Swap "young man" for "young fellow" in the records from the line containing "When comparing [172,183]" through the end of the records, both ends included, leaving everything else unchanged. Give only those lines and leave out the pictures.

** Input for this task **
----

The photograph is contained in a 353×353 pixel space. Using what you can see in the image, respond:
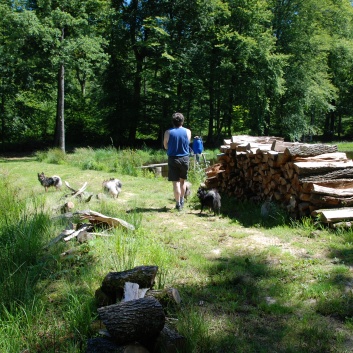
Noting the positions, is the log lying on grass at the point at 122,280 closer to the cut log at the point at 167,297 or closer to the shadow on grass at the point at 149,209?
the cut log at the point at 167,297

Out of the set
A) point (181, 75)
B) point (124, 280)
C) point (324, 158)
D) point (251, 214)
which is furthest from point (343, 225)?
point (181, 75)

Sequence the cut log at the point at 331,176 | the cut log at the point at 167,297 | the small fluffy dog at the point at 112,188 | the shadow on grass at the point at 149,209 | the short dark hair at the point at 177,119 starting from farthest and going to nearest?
1. the small fluffy dog at the point at 112,188
2. the shadow on grass at the point at 149,209
3. the short dark hair at the point at 177,119
4. the cut log at the point at 331,176
5. the cut log at the point at 167,297

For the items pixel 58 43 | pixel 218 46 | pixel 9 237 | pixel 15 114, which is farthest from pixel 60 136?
pixel 9 237

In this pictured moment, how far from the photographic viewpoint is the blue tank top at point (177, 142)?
707 centimetres

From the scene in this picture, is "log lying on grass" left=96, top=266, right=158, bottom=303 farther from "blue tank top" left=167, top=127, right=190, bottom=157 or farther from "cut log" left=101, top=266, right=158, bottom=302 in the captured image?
"blue tank top" left=167, top=127, right=190, bottom=157

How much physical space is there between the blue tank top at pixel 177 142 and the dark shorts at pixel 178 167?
0.31 ft

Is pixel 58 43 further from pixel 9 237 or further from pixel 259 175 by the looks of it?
pixel 9 237

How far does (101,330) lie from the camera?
2.96m

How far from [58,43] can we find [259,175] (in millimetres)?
14575

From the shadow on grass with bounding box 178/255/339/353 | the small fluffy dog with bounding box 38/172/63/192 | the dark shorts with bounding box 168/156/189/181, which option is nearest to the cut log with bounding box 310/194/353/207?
the shadow on grass with bounding box 178/255/339/353

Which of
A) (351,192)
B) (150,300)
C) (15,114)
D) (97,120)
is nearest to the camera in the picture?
(150,300)

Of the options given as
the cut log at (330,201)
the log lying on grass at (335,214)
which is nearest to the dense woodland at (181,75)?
the cut log at (330,201)

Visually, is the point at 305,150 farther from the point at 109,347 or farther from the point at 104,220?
the point at 109,347

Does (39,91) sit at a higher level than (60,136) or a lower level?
higher
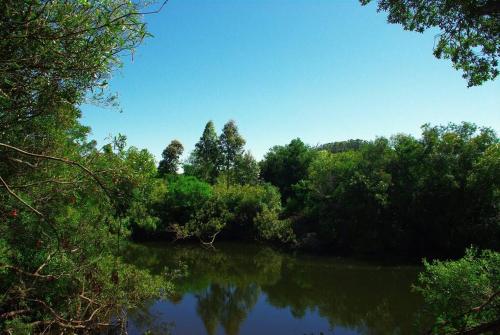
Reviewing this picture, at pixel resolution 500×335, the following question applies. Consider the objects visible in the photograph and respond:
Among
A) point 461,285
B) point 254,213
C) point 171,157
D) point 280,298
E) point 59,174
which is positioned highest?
point 171,157

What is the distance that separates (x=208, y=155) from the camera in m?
43.3

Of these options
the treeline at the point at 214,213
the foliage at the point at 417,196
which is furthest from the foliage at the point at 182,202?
the foliage at the point at 417,196

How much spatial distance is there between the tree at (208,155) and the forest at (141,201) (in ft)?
25.7

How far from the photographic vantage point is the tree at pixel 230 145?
1655 inches

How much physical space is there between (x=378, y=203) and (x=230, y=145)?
21241 millimetres

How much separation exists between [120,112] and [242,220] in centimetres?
2799

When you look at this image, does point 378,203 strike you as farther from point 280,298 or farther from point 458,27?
point 458,27

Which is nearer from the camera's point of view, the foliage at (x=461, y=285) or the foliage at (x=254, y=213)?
the foliage at (x=461, y=285)

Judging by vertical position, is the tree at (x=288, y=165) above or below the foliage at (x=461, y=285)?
above

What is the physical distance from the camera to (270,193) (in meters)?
31.9

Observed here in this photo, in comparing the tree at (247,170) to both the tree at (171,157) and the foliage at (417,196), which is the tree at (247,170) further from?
the foliage at (417,196)

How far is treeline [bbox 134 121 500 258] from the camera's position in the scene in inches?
897

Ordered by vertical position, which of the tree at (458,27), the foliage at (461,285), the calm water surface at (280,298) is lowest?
the calm water surface at (280,298)

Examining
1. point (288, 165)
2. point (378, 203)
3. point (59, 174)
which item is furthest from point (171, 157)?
point (59, 174)
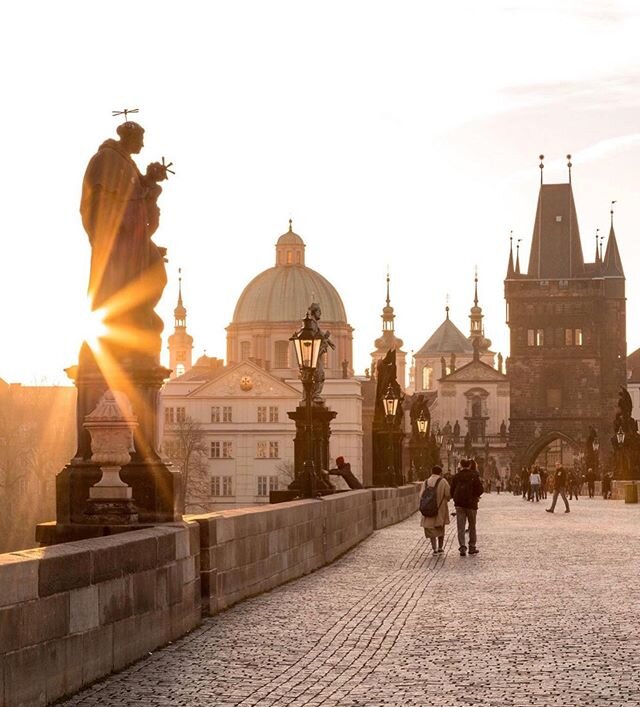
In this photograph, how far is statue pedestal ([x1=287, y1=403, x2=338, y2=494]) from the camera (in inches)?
927

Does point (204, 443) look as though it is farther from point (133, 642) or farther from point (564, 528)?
point (133, 642)

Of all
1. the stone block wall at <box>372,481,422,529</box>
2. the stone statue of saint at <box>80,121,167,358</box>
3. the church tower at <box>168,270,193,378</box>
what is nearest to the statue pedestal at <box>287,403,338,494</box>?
the stone block wall at <box>372,481,422,529</box>

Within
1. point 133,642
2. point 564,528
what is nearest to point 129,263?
point 133,642

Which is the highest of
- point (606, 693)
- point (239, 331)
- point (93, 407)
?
point (239, 331)

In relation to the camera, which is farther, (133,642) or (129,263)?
(129,263)

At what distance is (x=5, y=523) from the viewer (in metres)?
66.8

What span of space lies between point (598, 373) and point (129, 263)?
13375 centimetres

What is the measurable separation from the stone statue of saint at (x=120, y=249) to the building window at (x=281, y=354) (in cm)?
13358

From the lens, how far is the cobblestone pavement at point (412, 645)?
31.3 ft

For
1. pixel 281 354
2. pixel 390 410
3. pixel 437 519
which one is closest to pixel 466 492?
pixel 437 519

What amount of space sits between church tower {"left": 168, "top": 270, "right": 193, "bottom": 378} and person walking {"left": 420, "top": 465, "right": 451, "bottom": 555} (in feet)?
507

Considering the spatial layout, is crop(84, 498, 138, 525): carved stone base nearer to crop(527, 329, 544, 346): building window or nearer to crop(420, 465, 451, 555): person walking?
crop(420, 465, 451, 555): person walking

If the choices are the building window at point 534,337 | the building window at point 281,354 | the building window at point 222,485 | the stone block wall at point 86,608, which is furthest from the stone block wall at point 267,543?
the building window at point 281,354

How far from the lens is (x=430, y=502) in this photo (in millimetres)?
25031
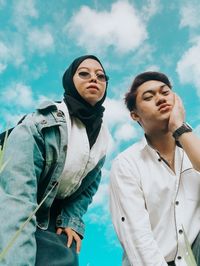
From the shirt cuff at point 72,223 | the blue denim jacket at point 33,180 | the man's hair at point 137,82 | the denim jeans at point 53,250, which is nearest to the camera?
the blue denim jacket at point 33,180

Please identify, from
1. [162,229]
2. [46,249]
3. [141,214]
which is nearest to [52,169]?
[46,249]

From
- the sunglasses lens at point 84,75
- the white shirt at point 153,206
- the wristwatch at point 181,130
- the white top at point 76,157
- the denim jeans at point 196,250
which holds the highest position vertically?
the sunglasses lens at point 84,75

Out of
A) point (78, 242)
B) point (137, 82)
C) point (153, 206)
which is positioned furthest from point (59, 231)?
point (137, 82)

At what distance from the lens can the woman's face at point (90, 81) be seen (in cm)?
311

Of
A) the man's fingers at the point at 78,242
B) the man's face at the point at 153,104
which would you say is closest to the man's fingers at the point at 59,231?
the man's fingers at the point at 78,242

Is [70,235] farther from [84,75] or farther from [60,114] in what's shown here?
[84,75]

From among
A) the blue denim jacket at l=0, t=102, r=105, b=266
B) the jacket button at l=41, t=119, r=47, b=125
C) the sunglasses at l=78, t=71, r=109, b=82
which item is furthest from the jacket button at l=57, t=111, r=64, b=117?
the sunglasses at l=78, t=71, r=109, b=82

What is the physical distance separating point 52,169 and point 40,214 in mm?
322

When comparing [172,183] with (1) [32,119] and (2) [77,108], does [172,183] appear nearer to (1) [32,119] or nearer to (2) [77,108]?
(2) [77,108]

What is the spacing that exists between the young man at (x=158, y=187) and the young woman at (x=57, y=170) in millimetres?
304

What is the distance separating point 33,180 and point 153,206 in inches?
39.6

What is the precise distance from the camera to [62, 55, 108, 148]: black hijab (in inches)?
120

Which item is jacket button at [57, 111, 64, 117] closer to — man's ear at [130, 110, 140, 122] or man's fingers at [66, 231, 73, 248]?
man's fingers at [66, 231, 73, 248]

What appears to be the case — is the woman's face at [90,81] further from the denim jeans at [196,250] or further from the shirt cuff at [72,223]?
the denim jeans at [196,250]
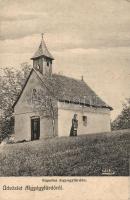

----

** The result **
When comparing [172,183] with (1) [32,119] and (2) [77,108], does [172,183] appear nearer to (1) [32,119] or nearer to (2) [77,108]?
(2) [77,108]

What is the spacing that exists between the young fellow at (x=158, y=187) and the young woman at (x=57, y=170) in millimetres?
304

What is the distance separating point 33,180 and point 153,206 in inches?
39.6

What is the precise distance from the camera to [62, 55, 108, 148]: black hijab (in inches)?
120

Which item is jacket button at [57, 111, 64, 117] closer to — man's ear at [130, 110, 140, 122] or man's fingers at [66, 231, 73, 248]?
man's fingers at [66, 231, 73, 248]

What appears to be the case — is the woman's face at [90,81] further from the denim jeans at [196,250] or further from the shirt cuff at [72,223]?
the denim jeans at [196,250]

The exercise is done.